Sacrifica. Algunas prácticas quirúrgicas son con motosierra. ¿Qué estás negociando? ¿Qué es eso neto que quieres del otro, del amigo, del próximo? Y sobre todo ¿Con qué estas sustituyendo la soledad? Vivimos irremediablemente aislados en nuestras celdas más o menos urbanitas, así que demórate en la propia. La globalización es el sueño húmedo de los idiotas, persona. Mora despacio tu celda y como un gobernador ejecuta anatemas. Contémplala. Cata lo agrio y no sustituyas la emoción que te arrolle por lo que creas que será estar habitualmente solo. En la perspectiva de la renuncia social, en ese pánico, se han cometido los peores suicidios. Cualquier huerto se llena de malas hierbas porque la entropía también es entre humanos. Pero a cada cadáver, lo fecundo. No negocies y actualiza: aceptación o exclusión. Hay demasiada gente en el mundo como para llamar amigo a quien no ocurre amable.
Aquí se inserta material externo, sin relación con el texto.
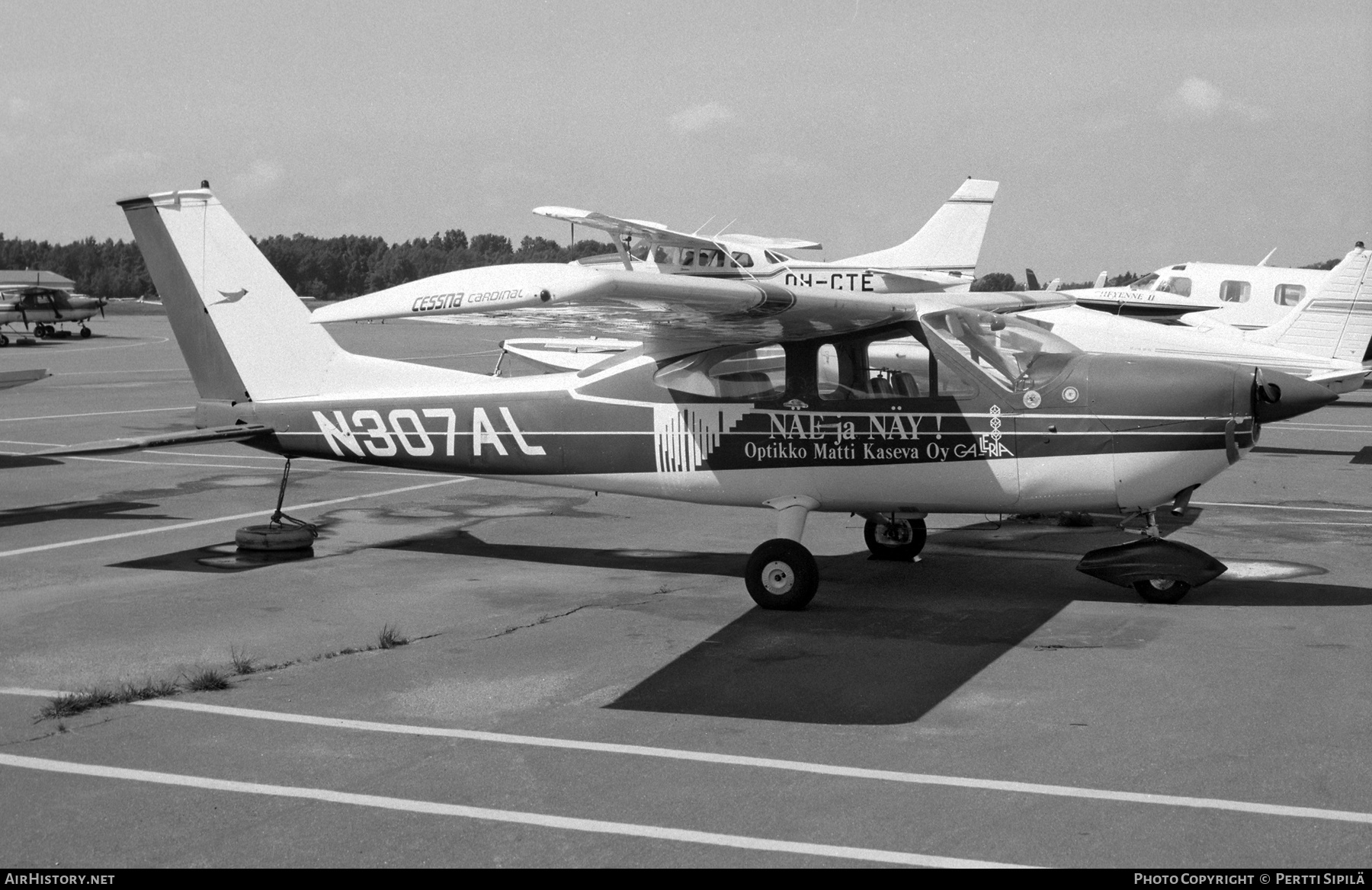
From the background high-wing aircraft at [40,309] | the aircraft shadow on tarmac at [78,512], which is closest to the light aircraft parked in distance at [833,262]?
the aircraft shadow on tarmac at [78,512]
Después en vacación, en la ausencia de toda acción acá social, en chequearse solitario, hay un preguntarle al cuerpo pensando con él y un conocer a los sentidos de punta. Donde los sentidos dan sentido y muchos sentimientos son a éste lo que un culturista a cultura o una esteticién a estética. En intimidad la mirada y la escucha contemplativa, el tacto tanteando, el oler respirando y el sabor sabiendo. Permanentes antenas a menudo entumecidas porque entre lo sentido y lo advertido, laberinto. Donde la mirada del otro hace de metrónomo panóptico y nihilizador.

La misma distancia insalvable aleja a la masa, a la gente, al público o bien al sujeto y sujetado social del prójimo, y tantas otras capas más al próximo de éste para que, de esa escalera, tanto así deconstruya y luego construya la carne de aquel, su carne, lo carne, que de cerca se queda en casquería mandando lo humano a la mierda. Objetos, porque somos flanes con pelo.

Mal e inevitablemente cualquiera sustituye al otro sea familia, enemigo o compañero por la idea que tiene de ellos. Cada otro, cada caso. Sustantivándolos, calificándolos, adverviándolos y después demandándoles contenido. Insisto. Todos, aunque hay grados, malvendiendo la propia soledad al proxeneta Don Incertidumbre y a su excelentísima tropelía.

Intenta habitarte, anfitrión. Desimanta a todos los tuyos de las ideas con las que los sustituyes. Lo he dicho del tebeo patrio. Lo que quede del naufragio de mi negarme entero valdrá algo.